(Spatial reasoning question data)
------

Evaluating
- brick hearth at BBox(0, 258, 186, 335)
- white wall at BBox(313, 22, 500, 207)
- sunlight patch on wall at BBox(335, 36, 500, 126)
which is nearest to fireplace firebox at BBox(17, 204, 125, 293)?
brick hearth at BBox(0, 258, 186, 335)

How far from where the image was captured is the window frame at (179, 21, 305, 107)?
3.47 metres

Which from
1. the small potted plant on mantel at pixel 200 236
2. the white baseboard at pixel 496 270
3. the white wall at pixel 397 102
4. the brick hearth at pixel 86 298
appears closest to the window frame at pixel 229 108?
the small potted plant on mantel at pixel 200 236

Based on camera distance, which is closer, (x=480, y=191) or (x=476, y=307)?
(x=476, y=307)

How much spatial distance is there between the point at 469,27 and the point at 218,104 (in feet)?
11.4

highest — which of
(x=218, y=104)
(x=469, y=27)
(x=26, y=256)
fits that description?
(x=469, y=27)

------

▶ **Problem details**
Copy the lines exactly as they stand, starting at the line that contains "How far from" and ending with the last line of the rows.

▶ **Finished exercise**
How far from where the image was captured is the window frame at (179, 21, 305, 107)?
3.47 metres

Which from
1. the small potted plant on mantel at pixel 200 236
2. the white baseboard at pixel 496 270
3. the white wall at pixel 397 102
4. the brick hearth at pixel 86 298
appears closest to the window frame at pixel 229 108?
the small potted plant on mantel at pixel 200 236

Based on camera distance, which is closer, (x=480, y=191) or (x=476, y=307)?
(x=476, y=307)

How much spatial distance is there between the point at 469,27 and the point at 218,104 (in feet)?
11.4

highest — which of
(x=218, y=104)
(x=469, y=27)
(x=26, y=256)
fits that description?
(x=469, y=27)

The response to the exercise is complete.